Document extract:
-*-

R (on the application of Haggerty) v St Helens BC [2003] HLR 1052 (QBD)
The local authority, in pursuance of its community care duties, entered into a contract with a private company for the provision of places in a nursing home. A number of elderly person, some suffering from senile dementia and other similar ailments, were placed in the home. One year, the company put up its prices to a level beyond which the local authority was prepared to pay. The Council then gave notice to terminate the agreement which would have the effect of requiring that the residents in the home funded by the local authority would have to leave. The company proposed an alternative agreement which the Council refused. A number of the residents sought judicial review of the decision of the local authority not to enter into that agreement claiming that that refusal was a breach of Articles 2, 3, 8 of the ECHR as well as being unlawful through failure to consult adequately and irrationality. Held. Application refused. It was unnecessary to decide whether the decision was amenable to judicial review. On the facts, there was no breach of the Convention. The consultation was adequate in the circumstances. The decision was not, on the facts, irrational.

Sharp v Brent LBC  [2003] HousLR 993 (CA)
The appellant applied for housing as a homeless person. Certain decisions were made by the local authority. The tenant then appealed to the County Court where she was successful. The local authority appealed to the Court of Appeal. Held. Article 8 of the ECHR was relevant to consideration of the appellant's circumstances as the local authority, having required the appellant to leave her home was interfering with her Article 8 rights. In considering whether that interference was justified the court had to consider: whether the home in issue was lawfully established; that Article 8 does not provide a right to a home; that in carrying out the balance of interests in the context of local authorities' housing responsibilities, the balance has been struck by the legislation itself; and only in individual cases does the court have to consider the individual facts itself. The present case was not exceptional.

R (on the application of Gangera) v Hounslow LBC [2003] HLR 1028
The claimant, subject to immigration control, lived with his parents in their council flat in London. The father died and the mother succeeded to the tenancy. She then died. The council refused the claimant's application to succeed to the tenancy on the grounds that the legislation provided for one round of succession only to a tenancy. Soon after, an order was made for his deportation due to his having overstayed in the UK. The local authority meantime commenced proceedings for recovery of possession of the house. The claimant then applied to the social services department for an assessment under the community care legislation claiming to be suffering from a number of ailments. The authority determined that the claimant was not entitled to accommodation under the community care legislation as he was not yet homeless. Judicial review proceedings were then commenced and joined with the possession proceedings. The claimant argued that  the legislation relating to succession to the tenancy was unlawful in terms of Article 14 of the ECHR. Further, he claimed that the community care decision was irrational. Held. Claim refused. The claimant was not in an analogous position with either of the two comparators advanced; and even if the circumstances were analogous, the difference in treatment was justifiable, the courts deferring to decisions taken by Parliament regarding allocation of resources of this type. Furthermore the local authority was entitled to decide that the claimant was not yet homeless and therefore not in need of accommodation.

Anufrijeva v Southwark LBC [2004] 1 AC 604; [2004] 2 WLR 603 (CA)
Each appeal involved a claimant who came to the UK to seek asylum. Each claimant complained of a failure by the defendants to comply with a public law duty imposed by statute under which they contended they were entitled to receive benefits or advantages including housing. Each complained that that failure was attributable to maladministration and that the maladministration and its consequences constituted a breach of their rights under art 8 of ECHR. Each claimed to be entitled to damages under the 1998 Act in respect of that breach. Held as follows   
When did a duty arise under art 8 to take positive action?

-*-

Set tasks:
a: From the case summaries, reproduce the passage starting at "Each appeal involved" and ending at "take positive action?".
b: In the case summaries, on what grounds did Hounslow council refuse the claimant's application to succeed to the tenancy?
c: Go on with the case summaries on housing and the ECHR from the point where they stop.

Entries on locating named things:
-*-

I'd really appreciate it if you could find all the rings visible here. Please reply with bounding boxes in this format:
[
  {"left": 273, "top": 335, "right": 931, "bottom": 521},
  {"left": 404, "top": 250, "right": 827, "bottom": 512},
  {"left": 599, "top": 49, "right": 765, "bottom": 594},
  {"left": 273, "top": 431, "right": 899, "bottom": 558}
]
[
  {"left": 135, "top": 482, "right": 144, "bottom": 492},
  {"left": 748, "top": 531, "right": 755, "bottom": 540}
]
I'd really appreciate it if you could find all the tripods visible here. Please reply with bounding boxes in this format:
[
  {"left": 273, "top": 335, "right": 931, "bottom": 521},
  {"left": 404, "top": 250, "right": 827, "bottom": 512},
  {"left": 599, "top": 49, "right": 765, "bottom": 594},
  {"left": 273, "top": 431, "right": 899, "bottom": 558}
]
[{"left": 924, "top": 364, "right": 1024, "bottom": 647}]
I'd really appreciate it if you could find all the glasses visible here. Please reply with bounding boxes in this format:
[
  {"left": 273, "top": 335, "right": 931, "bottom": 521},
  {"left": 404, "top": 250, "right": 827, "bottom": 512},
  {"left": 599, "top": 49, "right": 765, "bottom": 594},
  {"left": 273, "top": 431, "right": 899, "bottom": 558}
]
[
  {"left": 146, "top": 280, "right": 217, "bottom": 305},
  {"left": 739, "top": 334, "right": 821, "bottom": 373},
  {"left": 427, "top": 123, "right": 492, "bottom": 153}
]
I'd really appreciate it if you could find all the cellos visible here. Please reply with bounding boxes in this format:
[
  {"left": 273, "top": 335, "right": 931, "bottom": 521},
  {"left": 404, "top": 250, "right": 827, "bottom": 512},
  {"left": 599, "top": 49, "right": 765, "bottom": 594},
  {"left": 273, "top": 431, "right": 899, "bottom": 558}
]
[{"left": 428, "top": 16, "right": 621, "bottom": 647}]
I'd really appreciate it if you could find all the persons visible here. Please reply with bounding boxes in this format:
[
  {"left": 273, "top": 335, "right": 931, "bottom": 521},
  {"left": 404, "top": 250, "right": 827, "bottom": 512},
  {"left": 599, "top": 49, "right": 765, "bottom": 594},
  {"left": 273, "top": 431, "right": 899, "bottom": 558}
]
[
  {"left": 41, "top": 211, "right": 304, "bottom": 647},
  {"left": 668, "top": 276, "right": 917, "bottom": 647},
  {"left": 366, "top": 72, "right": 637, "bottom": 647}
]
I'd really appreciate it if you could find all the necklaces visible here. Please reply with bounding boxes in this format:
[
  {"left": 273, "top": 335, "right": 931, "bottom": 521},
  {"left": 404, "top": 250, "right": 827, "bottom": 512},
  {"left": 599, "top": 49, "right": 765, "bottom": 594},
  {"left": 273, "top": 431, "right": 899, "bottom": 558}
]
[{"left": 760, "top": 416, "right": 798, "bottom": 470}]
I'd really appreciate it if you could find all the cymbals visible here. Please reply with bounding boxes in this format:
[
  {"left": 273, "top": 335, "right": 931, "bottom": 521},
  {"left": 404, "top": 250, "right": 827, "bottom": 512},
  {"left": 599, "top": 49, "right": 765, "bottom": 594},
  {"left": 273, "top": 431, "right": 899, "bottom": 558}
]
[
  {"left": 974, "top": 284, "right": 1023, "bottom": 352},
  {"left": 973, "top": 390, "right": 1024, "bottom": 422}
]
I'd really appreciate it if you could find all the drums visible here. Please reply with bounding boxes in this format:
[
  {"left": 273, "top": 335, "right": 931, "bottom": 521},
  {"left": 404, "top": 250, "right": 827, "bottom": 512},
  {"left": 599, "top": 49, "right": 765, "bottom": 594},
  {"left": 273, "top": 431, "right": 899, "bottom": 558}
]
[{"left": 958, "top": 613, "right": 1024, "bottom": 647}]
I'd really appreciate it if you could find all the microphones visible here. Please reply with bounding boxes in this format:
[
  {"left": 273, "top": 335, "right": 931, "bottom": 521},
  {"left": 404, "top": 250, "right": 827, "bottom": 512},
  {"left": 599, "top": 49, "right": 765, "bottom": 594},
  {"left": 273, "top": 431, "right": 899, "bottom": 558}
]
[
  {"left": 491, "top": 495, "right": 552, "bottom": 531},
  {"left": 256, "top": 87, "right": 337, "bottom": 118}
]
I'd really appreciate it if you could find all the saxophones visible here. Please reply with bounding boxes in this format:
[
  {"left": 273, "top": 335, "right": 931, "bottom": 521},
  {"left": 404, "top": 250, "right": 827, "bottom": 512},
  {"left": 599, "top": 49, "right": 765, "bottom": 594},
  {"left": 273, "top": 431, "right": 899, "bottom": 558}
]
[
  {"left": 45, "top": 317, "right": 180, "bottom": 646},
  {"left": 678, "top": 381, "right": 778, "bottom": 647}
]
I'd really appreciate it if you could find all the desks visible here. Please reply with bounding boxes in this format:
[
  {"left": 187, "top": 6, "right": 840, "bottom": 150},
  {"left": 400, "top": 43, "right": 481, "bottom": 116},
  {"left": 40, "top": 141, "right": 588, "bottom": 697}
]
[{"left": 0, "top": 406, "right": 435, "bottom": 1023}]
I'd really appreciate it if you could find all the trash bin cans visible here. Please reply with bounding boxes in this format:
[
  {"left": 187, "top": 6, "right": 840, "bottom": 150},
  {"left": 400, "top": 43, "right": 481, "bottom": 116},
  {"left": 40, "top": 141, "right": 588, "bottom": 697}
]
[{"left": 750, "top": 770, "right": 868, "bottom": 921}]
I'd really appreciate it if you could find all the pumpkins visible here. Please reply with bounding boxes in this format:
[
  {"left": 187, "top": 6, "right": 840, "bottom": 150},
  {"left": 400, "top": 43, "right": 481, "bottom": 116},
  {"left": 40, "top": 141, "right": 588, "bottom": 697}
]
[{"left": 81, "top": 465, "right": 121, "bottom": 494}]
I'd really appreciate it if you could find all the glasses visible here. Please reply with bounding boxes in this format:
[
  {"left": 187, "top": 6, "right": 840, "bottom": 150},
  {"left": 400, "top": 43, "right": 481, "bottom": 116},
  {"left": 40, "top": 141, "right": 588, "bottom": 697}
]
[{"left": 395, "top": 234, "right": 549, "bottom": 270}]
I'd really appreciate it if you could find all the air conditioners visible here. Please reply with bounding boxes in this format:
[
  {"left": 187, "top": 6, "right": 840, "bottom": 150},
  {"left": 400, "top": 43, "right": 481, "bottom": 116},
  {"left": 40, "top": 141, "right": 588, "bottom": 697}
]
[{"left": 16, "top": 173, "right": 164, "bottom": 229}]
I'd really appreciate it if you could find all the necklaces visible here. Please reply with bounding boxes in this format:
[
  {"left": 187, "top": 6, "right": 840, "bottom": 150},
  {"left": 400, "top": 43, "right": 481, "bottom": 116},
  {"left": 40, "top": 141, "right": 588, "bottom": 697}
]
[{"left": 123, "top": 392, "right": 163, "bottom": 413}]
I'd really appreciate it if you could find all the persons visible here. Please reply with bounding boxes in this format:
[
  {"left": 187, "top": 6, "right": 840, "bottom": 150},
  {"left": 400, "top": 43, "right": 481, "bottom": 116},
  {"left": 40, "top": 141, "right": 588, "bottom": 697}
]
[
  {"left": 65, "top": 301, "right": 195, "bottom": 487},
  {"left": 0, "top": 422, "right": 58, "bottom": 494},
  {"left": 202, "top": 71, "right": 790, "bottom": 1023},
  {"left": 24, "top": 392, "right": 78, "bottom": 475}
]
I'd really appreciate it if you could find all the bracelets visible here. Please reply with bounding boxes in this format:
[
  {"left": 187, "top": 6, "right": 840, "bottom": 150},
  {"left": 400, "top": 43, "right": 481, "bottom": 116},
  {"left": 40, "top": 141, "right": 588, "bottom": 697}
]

-*-

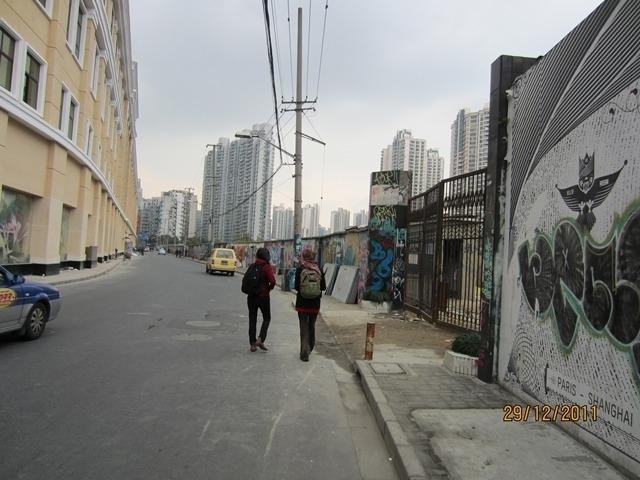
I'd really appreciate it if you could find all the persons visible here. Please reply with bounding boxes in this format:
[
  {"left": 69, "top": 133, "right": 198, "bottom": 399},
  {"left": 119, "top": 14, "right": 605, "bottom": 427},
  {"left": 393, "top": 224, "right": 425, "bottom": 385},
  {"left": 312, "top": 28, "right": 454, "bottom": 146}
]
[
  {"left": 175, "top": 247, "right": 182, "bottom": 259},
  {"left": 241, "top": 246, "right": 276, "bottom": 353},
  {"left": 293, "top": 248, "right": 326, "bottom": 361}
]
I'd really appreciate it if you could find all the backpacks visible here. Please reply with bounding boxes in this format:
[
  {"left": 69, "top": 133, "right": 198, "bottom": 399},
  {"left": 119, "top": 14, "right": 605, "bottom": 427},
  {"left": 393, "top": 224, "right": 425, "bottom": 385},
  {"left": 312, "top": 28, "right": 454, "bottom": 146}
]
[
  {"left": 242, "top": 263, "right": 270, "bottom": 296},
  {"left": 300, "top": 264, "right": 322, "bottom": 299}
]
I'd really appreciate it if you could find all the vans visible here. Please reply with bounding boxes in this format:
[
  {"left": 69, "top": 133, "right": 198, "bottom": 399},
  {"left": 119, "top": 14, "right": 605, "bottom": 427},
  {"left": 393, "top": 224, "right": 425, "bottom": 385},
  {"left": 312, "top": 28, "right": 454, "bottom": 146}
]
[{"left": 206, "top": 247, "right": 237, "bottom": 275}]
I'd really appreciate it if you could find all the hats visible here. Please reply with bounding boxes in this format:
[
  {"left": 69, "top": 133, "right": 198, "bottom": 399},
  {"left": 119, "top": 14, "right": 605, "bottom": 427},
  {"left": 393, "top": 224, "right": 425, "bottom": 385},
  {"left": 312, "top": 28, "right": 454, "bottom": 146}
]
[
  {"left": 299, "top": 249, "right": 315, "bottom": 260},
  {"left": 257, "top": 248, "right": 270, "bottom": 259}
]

-*-

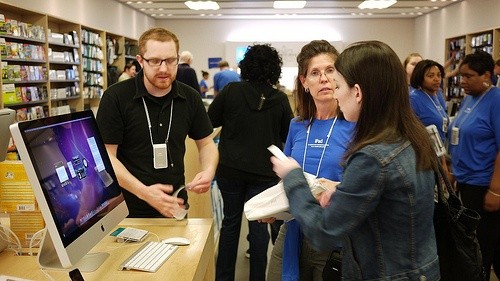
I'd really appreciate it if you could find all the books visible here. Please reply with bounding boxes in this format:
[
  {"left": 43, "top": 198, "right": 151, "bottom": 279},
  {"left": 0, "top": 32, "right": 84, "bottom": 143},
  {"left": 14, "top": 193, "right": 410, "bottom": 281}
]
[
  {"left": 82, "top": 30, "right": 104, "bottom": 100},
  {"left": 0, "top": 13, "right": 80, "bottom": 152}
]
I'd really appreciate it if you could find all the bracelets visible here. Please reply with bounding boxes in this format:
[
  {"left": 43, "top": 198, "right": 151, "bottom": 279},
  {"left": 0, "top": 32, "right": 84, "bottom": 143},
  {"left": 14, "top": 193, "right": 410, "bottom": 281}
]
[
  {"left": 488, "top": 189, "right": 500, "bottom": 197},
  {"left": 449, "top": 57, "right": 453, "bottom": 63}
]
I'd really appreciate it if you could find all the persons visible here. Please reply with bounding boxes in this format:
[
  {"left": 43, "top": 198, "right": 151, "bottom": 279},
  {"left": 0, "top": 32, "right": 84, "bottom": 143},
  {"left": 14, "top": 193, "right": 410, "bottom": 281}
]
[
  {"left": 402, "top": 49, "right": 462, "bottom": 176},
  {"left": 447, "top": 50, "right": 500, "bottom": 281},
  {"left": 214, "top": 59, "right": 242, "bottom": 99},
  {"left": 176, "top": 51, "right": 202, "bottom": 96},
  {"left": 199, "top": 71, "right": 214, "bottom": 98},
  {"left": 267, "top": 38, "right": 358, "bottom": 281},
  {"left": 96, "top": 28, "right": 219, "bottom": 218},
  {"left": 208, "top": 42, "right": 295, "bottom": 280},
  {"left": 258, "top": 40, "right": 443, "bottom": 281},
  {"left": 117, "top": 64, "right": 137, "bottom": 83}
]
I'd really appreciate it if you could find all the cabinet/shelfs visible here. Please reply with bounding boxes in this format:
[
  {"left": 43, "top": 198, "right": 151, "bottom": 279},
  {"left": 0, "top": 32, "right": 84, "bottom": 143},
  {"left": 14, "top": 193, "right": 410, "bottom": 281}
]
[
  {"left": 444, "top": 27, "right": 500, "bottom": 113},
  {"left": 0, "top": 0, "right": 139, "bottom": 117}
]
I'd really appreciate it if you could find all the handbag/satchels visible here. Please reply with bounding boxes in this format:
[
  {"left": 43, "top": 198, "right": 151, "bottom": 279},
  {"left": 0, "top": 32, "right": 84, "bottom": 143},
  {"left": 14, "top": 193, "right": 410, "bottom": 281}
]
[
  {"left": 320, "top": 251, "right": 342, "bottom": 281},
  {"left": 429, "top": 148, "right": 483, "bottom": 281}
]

-*-

The responses:
a:
Each appeal involved a claimant who came to the UK to seek asylum. Each claimant complained of a failure by the defendants to comply with a public law duty imposed by statute under which they contended they were entitled to receive benefits or advantages including housing. Each complained that that failure was attributable to maladministration and that the maladministration and its consequences constituted a breach of their rights under art 8 of ECHR. Each claimed to be entitled to damages under the 1998 Act in respect of that breach. Held as follows   
When did a duty arise under art 8 to take positive action?

b: The legislation provided for only one round of succession to a tenancy.

c:
There was a stage at which the dictates of humanity required the state to intervene to prevent any person within its territory suffering dire consequences as a result of deprivation of sustenance. If support was necessary to prevent a person in this country reaching the point of art 3 degradation, then that support should be provided. It was hard to conceive of a situation in which the predicament of an individual would be such that art 8 required him to be provided with welfare support, where his predicament was not sufficiently severe to engage art 3. Art 8 might more readily be engaged where a family unit was involved. Where the welfare of children was at stake art 8 might require the provision of welfare support in a manner which enabled family life to continue.    
When did maladministration constitute breach of art 8?
Before inaction could amount to a lack of respect for private and family life there must be some ground for criticising the failure to act. At the very least there must be knowledge that the claimant's private and family life were at risk. Where domestic law imposed positive obligations in relation to the provision of welfare support, breach of those positive obligations might suffice to provide the element of culpability necessary to establish a breach of art 8, provided that the impact on private or family life was sufficiently serious and was foreseeable. It was necessary to have regard both to the extent of the culpability of the failure to act and to the severity of the consequence. Isolated acts of even significant carelessness were unlikely to suffice.    
When should damages be awarded?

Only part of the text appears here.